Britain’s politics and the European Union

When, in January of this year, Prime Minister David Cameron spoke to the British people on the issue of the country’s membership of the European Union, he promised that following the next parliamentary general elections due in mid-2015, the electorate would have an opportunity to decide on that issue, in what he called an “in or out” referendum, by the end of 2017.

At that time much commentary suggested that the Prime Minister had pulled off a political coup in taking off the increasing pressure on himself and his government, emanating largely from within his own party, as well as disconnecting it from the issues that would be arising in the general elections.

No doubt surprising to him, however, the response from elements within his own party has turned surprisingly hostile, and what seems to be a new campaign for a more or less immediate referendum has arisen from within the party itself. And to the Prime Minister’s surprise, it has been joined by a former Chancellor of the Exchequer in Margaret Thatcher’s government, Nigel Lawson, who has always held a certain eminence among Conservatives.

Lawson’s insistence that Britain should take steps to leave the EU as presently constituted, has clearly taken Prime Minister Cameron by surprise, given the fact that by no means can he be defined as being among the ‘fringe’ (and therefore politically inconsequential) members of the party. And his announcement seems to have induced others of prominence to announce their support for an early referendum. Further, it would appear that the call for a referendum has been influenced by the relatively strong showing of the anti-EU United Kingdom Independence Party, itself something of a fringe of the Conservatives, in recent local government elections.

The implication, for Cameron, of the call for an immediate referendum obviously is that it would affect his strategizing for a general election in 2015; and that if an anti-EU referendum were successful, it would almost certainly mean that Cameron would have to demit the leadership of his party.

But a further implication is, no doubt, also clear to both Cameron himself and the party.

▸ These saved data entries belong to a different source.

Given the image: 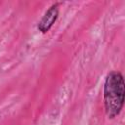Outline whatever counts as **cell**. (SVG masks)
Listing matches in <instances>:
<instances>
[{"instance_id": "cell-1", "label": "cell", "mask_w": 125, "mask_h": 125, "mask_svg": "<svg viewBox=\"0 0 125 125\" xmlns=\"http://www.w3.org/2000/svg\"><path fill=\"white\" fill-rule=\"evenodd\" d=\"M125 83L120 71H110L104 84V106L106 116L113 119L118 116L124 105Z\"/></svg>"}, {"instance_id": "cell-2", "label": "cell", "mask_w": 125, "mask_h": 125, "mask_svg": "<svg viewBox=\"0 0 125 125\" xmlns=\"http://www.w3.org/2000/svg\"><path fill=\"white\" fill-rule=\"evenodd\" d=\"M59 13H60V9H59V3H55L53 4L43 15V17L41 18V20L38 21L37 23V29L41 32V33H47L51 27L54 25V23L57 21L58 18H59Z\"/></svg>"}]
</instances>
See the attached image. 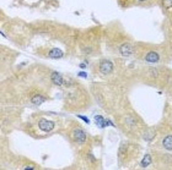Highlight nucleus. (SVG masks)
<instances>
[{
	"instance_id": "8",
	"label": "nucleus",
	"mask_w": 172,
	"mask_h": 170,
	"mask_svg": "<svg viewBox=\"0 0 172 170\" xmlns=\"http://www.w3.org/2000/svg\"><path fill=\"white\" fill-rule=\"evenodd\" d=\"M52 80L55 85H58V86H62L63 85V76L58 72H53L52 74Z\"/></svg>"
},
{
	"instance_id": "9",
	"label": "nucleus",
	"mask_w": 172,
	"mask_h": 170,
	"mask_svg": "<svg viewBox=\"0 0 172 170\" xmlns=\"http://www.w3.org/2000/svg\"><path fill=\"white\" fill-rule=\"evenodd\" d=\"M43 102H44V97H42V96H34L32 98V103L34 105H39L41 103H43Z\"/></svg>"
},
{
	"instance_id": "1",
	"label": "nucleus",
	"mask_w": 172,
	"mask_h": 170,
	"mask_svg": "<svg viewBox=\"0 0 172 170\" xmlns=\"http://www.w3.org/2000/svg\"><path fill=\"white\" fill-rule=\"evenodd\" d=\"M38 127H39L42 131H44V132H49V131H52V130L55 127V124H54V121L42 119V120H39V122H38Z\"/></svg>"
},
{
	"instance_id": "3",
	"label": "nucleus",
	"mask_w": 172,
	"mask_h": 170,
	"mask_svg": "<svg viewBox=\"0 0 172 170\" xmlns=\"http://www.w3.org/2000/svg\"><path fill=\"white\" fill-rule=\"evenodd\" d=\"M73 138H74V141H76L77 143H84L85 142V140H86V133L83 131V130H75L74 132H73Z\"/></svg>"
},
{
	"instance_id": "5",
	"label": "nucleus",
	"mask_w": 172,
	"mask_h": 170,
	"mask_svg": "<svg viewBox=\"0 0 172 170\" xmlns=\"http://www.w3.org/2000/svg\"><path fill=\"white\" fill-rule=\"evenodd\" d=\"M49 58H52V59H60L62 58V56L64 55V53L60 50V49H52L51 52H49Z\"/></svg>"
},
{
	"instance_id": "6",
	"label": "nucleus",
	"mask_w": 172,
	"mask_h": 170,
	"mask_svg": "<svg viewBox=\"0 0 172 170\" xmlns=\"http://www.w3.org/2000/svg\"><path fill=\"white\" fill-rule=\"evenodd\" d=\"M159 59H160V56H159V54L157 53H155V52H150L146 56H145V60L146 61H149V63H155V61H159Z\"/></svg>"
},
{
	"instance_id": "11",
	"label": "nucleus",
	"mask_w": 172,
	"mask_h": 170,
	"mask_svg": "<svg viewBox=\"0 0 172 170\" xmlns=\"http://www.w3.org/2000/svg\"><path fill=\"white\" fill-rule=\"evenodd\" d=\"M79 118H80V119H83L86 124H89V122H90V120H89V119H86V116H79Z\"/></svg>"
},
{
	"instance_id": "7",
	"label": "nucleus",
	"mask_w": 172,
	"mask_h": 170,
	"mask_svg": "<svg viewBox=\"0 0 172 170\" xmlns=\"http://www.w3.org/2000/svg\"><path fill=\"white\" fill-rule=\"evenodd\" d=\"M162 146L164 148L167 149V151H172V136H166V137L164 138L162 141Z\"/></svg>"
},
{
	"instance_id": "12",
	"label": "nucleus",
	"mask_w": 172,
	"mask_h": 170,
	"mask_svg": "<svg viewBox=\"0 0 172 170\" xmlns=\"http://www.w3.org/2000/svg\"><path fill=\"white\" fill-rule=\"evenodd\" d=\"M77 75H79L80 77H86V76H87V75H86V72H79Z\"/></svg>"
},
{
	"instance_id": "13",
	"label": "nucleus",
	"mask_w": 172,
	"mask_h": 170,
	"mask_svg": "<svg viewBox=\"0 0 172 170\" xmlns=\"http://www.w3.org/2000/svg\"><path fill=\"white\" fill-rule=\"evenodd\" d=\"M138 1H146V0H138Z\"/></svg>"
},
{
	"instance_id": "10",
	"label": "nucleus",
	"mask_w": 172,
	"mask_h": 170,
	"mask_svg": "<svg viewBox=\"0 0 172 170\" xmlns=\"http://www.w3.org/2000/svg\"><path fill=\"white\" fill-rule=\"evenodd\" d=\"M150 163H151V157L149 155V154H146V155L144 157L143 162H141V166H143V168H146V166L150 165Z\"/></svg>"
},
{
	"instance_id": "2",
	"label": "nucleus",
	"mask_w": 172,
	"mask_h": 170,
	"mask_svg": "<svg viewBox=\"0 0 172 170\" xmlns=\"http://www.w3.org/2000/svg\"><path fill=\"white\" fill-rule=\"evenodd\" d=\"M113 69H114V66H113L112 61H109V60H103V61H101V64H100V71H101V74H103V75L111 74V72L113 71Z\"/></svg>"
},
{
	"instance_id": "4",
	"label": "nucleus",
	"mask_w": 172,
	"mask_h": 170,
	"mask_svg": "<svg viewBox=\"0 0 172 170\" xmlns=\"http://www.w3.org/2000/svg\"><path fill=\"white\" fill-rule=\"evenodd\" d=\"M121 53L124 55V56H128V55H130L132 53H133V47L130 44H123L122 47H121Z\"/></svg>"
}]
</instances>
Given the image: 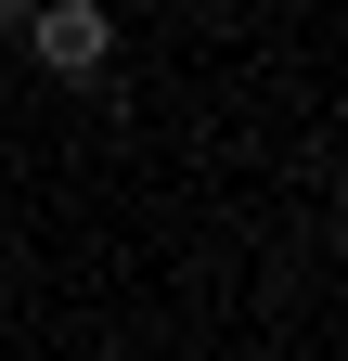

For the relatively Conservative-leaning, but influential newspaper, the Financial Times, has made it clear by suggesting that Cameron is already losing his grip on the party. As it recently put it, “A strain of collective madness has descended over the Conservative party in recent days, with backbenchers vying to trample on David Cameron’s European policy.” Yet an alternative fact will also be influencing the Conservative leader, which is that the polls show that there is more public support at this time for him personally, than there is for his party.

Sentiment on membership of the European Community-cum-Union, has intensified after the relative calm of Labour Prime Minister’s Harold Wilson’s referendum, and after it appeared that Margaret Thatcher had successfully negotiated acceptable terms for Britain staying in the European Common Market’s successor regime, the European Single Market and Economy. But although all indications are that the United Kingdom is an economic beneficiary of the system, there remains a feeling that the increasing complexity of the system, particularly since the establishment of the Eurozone (from which Britain exempted itself), is not in the interests of the country, and that a special arrangement for a limited adhesion to the EU (a position rejected by General de Gaulle when it was first mooted in the early 1960s) would be preferable.

In this regard, reference is often made in British circles to the position of Norway, whose successive governments, have always lost referenda and have been allowed to settle for a limited arrangement with the Single Market and Economy. But European leadership sentiment, grappling with the severe economic difficulties of the present, appears at this time to feel no partiality for any such arrangement for Britain. And they note that generally, Norwegian governments have been generally partial to the EU system, even though they have not been successful, in referenda, in persuading their electorates to go any further.

The position of governments like those of Germany and France have their priorities elsewhere at present. First they are intent on taking all measures to come to terms with the Eurozone economic recession, which they see not as a regional phenomenon peculiar to the EU, but as an international phenomenon affecting the Western economic world. And in that regard, they would appear to see the British government’s reaction to populist anti-EU sentiment as political weakness. Cameron has always been perceived as a supporter of the EU, and no doubt to the Europeans now, they seem him as trapped in an opportunistic strategy which, at least for the moment, has virtually collapsed.

Secondly, the leading countries of the EU also appear to perceive the current British situation and what is in effect the British government’s dithering response, as potentially harmful to Europe’s longer term, wider interests. For they see the rise of new powers, in particular China, as indicating a coming rearrangement of global economic relations, in response to the now widely acknowledged implications of globalization.

The Europeans see the need for a consolidated Europe as now, more than ever, necessary, and explain their agreement to negotiate a United States-European Union Economic Partnership with the United States, as a strategic medium-term step towards maintaining the pre-eminence of the North Atlantic economic zone in the now shifting global economic arrangements.

The leading European states therefore see the current British manoeurvres over whether or not to stay in the EU as a domestic political play, periodically occurring in the past, but today, out of step with arrangements towards an inevitable reshaping of global relations. They see it as hindering necessary global political and economic planning for their continent. They will therefore, at this time, hardly be sympathetic to Cameron’s predicament.